Luminus Devices logo

Luminus Devices, Inc. a Billerica, Massachusetts-based company that develops and manufactures high-performance solid state light sources, announced on Monday that it has closed a $72 million round of venture capital financing.  This round was led by Braemar Energy Ventures.  Other participants in this round included CMEA Ventures, Paladin Capital Group, and Luminus’ previous investors, which include Battery Venture Partners, Argonaut Private Equity, Stata Venture Partners, Draper Fisher Jurvetson, DFJ-New England and Eastward Capital.

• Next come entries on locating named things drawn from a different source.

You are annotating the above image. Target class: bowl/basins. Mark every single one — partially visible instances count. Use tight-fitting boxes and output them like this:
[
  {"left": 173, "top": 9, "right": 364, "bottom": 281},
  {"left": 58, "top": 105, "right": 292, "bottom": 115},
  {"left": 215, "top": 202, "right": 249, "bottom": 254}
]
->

Luminus Devices’ patented PhlatLight technology (Photonic Lattice Light), based on research from MIT, is a new type of solid state light source that combines the benefits of both LED and laser technology.  The company states that among the benefits of its PhlatLight technology are environmental benefits such as reduced power consumption needs as compared to other lighting sources.  This is illustrated in the following chart of power needs for lighting projection televisions (PTV): 

Luminus Devices chart

In its funding announcement, the company stated that this funding highlights the strategic shift it is undertaking to offer its technology to a broader set of markets than the TV and display industry it has previously served. According to Udi Meirav, CEO of Luminus Devices:

It’s a big vote of confidence in our company and in the future of solid-state lighting, and we are thrilled to have such strong backing from Braemar, CMEA, Paladin, and our other new investors, as well as the continued support of our earlier investors.  This investment enables a new phase in the growth of our company, and it will provide us with the resources to expand our product line, serve new markets and deliver the full value of our technology to our growing roster of customers.